Australia is about to remove 160,000 participants from the National Disability Insurance Scheme, with people with autism making up the majority of those targeted for removal.
The move, reported by the ABC, represents the government's latest effort to control the scheme's ballooning costs. But disability advocates warn the cuts will devastate vulnerable Australians who depend on support services to function in daily life.
The timing couldn't be worse. Autistic people without an intellectual disability are already three to five times more likely to attempt suicide than the general population. Some studies put that figure as high as nine times. The disability community is in crisis over these changes, with online forums filled with distress and support services reporting hour-long wait times.
One Reddit user posted a plea that's been shared hundreds of times: "Please check in on your disabled friends, family, coworkers. Discussions around the NDIS that are happening at the moment are extremely distressing to a lot of disabled people."
Mate, when Lifeline is running at an hour wait and people are posting suicide warnings on social media, you know the policy has gone beyond fiscal management into genuine human crisis.
The NDIS was launched in 2013 as a world-leading scheme to provide support for Australians with permanent and significant disabilities. It was supposed to give people choice, control, and the support they needed to participate in society. Early autism diagnoses increased as awareness grew, and more people sought the support that had always been needed but never provided.
Now the government is looking at the price tag and deciding 160,000 people can do without.
The political calculation is obvious. The NDIS is expensive, growing faster than projections, and an easy target for budget hawks who frame it as unsustainable. But the human calculation is stark. These are people who've built their lives around the support they were promised. Therapies, equipment, support workers, everything that makes daily life possible.
Cut that support and you're not just saving money. You're telling autistic Australians they're not worth the investment.
The government will argue they're targeting people who shouldn't have been on the scheme in the first place, tightening eligibility, removing participants who don't meet the threshold. That might sound reasonable until you consider what "threshold" means in practice. Autism is a spectrum. Support needs vary enormously. The difference between someone who can manage with minimal support and someone who can't function without it can be invisible to a bureaucrat reviewing files.
And that's the terrifying part. The people making these decisions aren't occupational therapists or disability advocates. They're public servants implementing policy, working from criteria that may bear little resemblance to the messy reality of living with autism.

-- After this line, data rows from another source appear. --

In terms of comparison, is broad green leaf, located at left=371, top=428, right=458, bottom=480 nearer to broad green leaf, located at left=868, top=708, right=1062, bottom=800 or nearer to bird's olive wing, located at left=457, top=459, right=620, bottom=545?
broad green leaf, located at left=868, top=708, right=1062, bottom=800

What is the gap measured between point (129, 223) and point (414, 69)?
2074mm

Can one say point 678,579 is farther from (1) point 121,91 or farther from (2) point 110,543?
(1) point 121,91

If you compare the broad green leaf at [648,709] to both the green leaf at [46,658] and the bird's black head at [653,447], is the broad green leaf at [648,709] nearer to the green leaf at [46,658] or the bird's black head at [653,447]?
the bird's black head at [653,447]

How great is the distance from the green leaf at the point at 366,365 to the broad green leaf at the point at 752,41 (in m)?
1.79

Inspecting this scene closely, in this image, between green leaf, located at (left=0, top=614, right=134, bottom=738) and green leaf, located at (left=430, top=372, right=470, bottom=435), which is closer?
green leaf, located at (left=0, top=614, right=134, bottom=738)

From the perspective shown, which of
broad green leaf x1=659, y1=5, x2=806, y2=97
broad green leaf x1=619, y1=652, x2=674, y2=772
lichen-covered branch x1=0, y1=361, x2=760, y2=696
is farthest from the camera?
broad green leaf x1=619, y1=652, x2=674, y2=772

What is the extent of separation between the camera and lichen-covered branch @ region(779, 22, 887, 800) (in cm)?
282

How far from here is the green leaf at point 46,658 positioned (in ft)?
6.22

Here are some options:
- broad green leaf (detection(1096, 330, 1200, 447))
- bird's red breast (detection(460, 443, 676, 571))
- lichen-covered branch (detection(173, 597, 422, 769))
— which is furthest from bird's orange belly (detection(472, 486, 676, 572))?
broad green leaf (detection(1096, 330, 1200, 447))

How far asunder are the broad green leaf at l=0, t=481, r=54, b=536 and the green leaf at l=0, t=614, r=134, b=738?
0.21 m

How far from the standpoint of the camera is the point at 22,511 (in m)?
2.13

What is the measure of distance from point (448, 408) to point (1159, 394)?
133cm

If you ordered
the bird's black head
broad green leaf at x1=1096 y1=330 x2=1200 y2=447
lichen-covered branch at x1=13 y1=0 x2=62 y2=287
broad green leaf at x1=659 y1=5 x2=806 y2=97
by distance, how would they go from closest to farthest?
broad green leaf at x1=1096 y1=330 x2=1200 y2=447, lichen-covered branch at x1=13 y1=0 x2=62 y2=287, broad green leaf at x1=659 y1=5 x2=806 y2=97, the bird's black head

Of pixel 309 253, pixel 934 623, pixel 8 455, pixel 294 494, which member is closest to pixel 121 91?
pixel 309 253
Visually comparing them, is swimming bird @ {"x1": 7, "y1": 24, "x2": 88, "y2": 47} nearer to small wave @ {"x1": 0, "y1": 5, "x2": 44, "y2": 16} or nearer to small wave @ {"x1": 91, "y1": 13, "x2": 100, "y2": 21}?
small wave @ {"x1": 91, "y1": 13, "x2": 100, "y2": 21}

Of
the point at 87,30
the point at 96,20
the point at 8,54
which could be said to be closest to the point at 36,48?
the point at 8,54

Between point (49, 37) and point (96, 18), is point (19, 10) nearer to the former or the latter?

One commenter on the Reddit post captured it perfectly: the process of removing people from support is itself traumatic, compounding the distress of losing the services. The uncertainty, the reviews, the paperwork, the constant need to justify your existence to strangers who hold your quality of life in their hands.
Disabled people are more likely to have mental health issues. They're more likely to attempt suicide. These aren't abstract statistics. They're predictable outcomes when a society decides vulnerable people are expendable.
Mate, there's a whole continent down here, and right now we're telling 160,000 of our most vulnerable people they're on their own. That's not fiscal responsibility. That's abandonment.